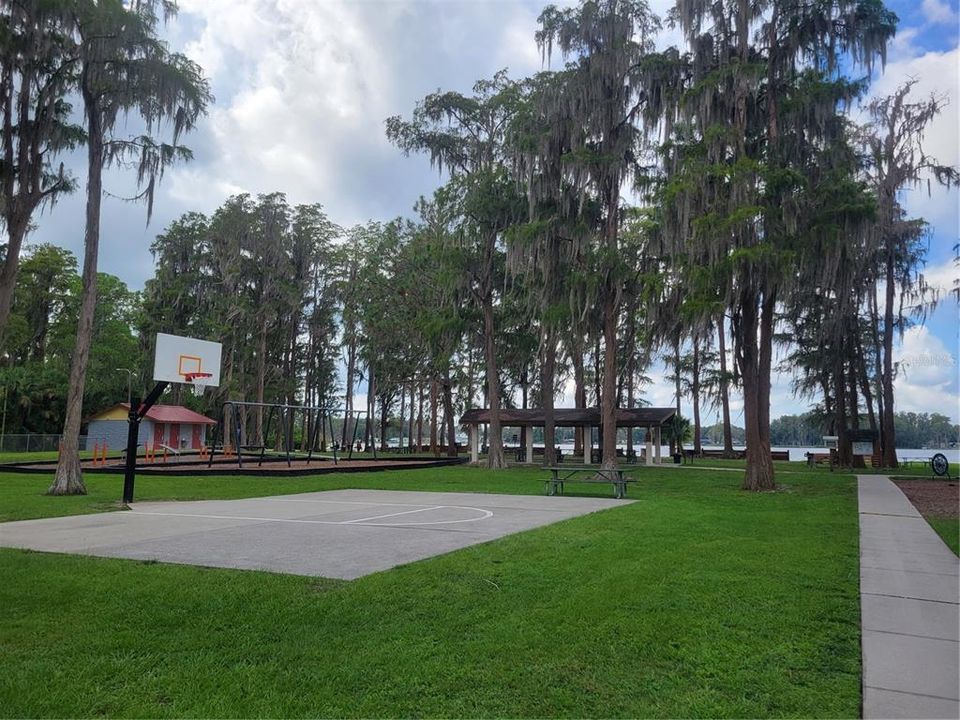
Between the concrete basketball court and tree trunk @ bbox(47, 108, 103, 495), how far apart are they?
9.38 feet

——

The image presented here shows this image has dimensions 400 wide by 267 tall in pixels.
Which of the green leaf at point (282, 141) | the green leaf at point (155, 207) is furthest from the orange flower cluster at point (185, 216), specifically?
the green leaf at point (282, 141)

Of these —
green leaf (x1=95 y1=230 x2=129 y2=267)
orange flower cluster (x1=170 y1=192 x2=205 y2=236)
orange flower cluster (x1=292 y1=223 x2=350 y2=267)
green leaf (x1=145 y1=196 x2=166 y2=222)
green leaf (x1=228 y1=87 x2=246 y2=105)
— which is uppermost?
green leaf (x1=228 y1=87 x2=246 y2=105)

——

■ Problem: Set down, unchanged, the rows between the line holding "The image presented" and the line holding "Which of the", inclusive.

■ Result below:
The image presented here shows this image has dimensions 400 wide by 267 tall in pixels.
Which of the green leaf at point (282, 141) | the green leaf at point (155, 207) is furthest from the orange flower cluster at point (185, 216), specifically?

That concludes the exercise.